Opinion
Civil Action No. 03-3881.
April 4, 2004
MEMORANDUM AND ORDER
The Plaintiff has filed a motion to compel answers to interrogatories and document requests in this sexual harassment case. The Defendant has refused to respond to any of the discovery requests, citing the Scheduling Order, in which the Honorable Bruce Kauffman, to whom the case is assigned, included the following language:
Interrogatories and Requests for Production may be utilized only to the extent the parties' Initial Disclosures appear incomplete.
Scheduling Order, at ¶ 2. The Defendant complains that the Plaintiff has requested discovery without even alleging that the initial disclosures were incomplete. Neither side has provided the initial disclosures, which makes it impossible for the court to determine what, if anything, is lacking.
Pursuant to Federal Rule of Civil Procedure 26(b)(2), the court may limit discovery if it determines that the discovery is unreasonably cumulative, burdensome, unreasonably expensive, or if the party seeking discovery already had ample opportunity to obtain the discovery. Fed.R.Civ.P. 26(b)(2). The Defendant implies that the discovery obtained during the administrative proceedings render the requests at issue duplicative and burdensome to "a small family business." See Response, at 3. We do not find that the 19 numbered interrogatories and 22 numbered document requests are burdensome. In fact, review of the Plaintiff's requests reveals that the Plaintiff has strictly limited the information sought. For example, when asking for a list of the employees, the Plaintiff has limited it, not only by time frame — April, 2000 through June, 2001, but also seeks only information regarding employees who worked the shifts that the individual plaintiffs did. Therefore, we do not find the requests to be burdensome, even to "a small family business."

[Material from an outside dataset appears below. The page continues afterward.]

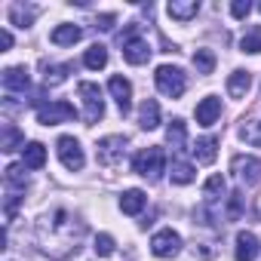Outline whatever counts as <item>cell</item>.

As for the objection that the Defendant may have provided relevant information during the administrative investigation, although we see some overlap between the information now sought at that sought in the administrative proceeding, we also note that many of the interrogatories seek more detailed information. Where appropriate, we see no harm in instructing the Defendant that it may refer to prior disclosures, produced in either in the administrative proceeding or in its initial disclosures, in responding to these requests. To the extent the Plaintiff seeks information that has not been produced previously, we expect the Defendant to provide full and complete responses within ten days of the entry of the attached Order.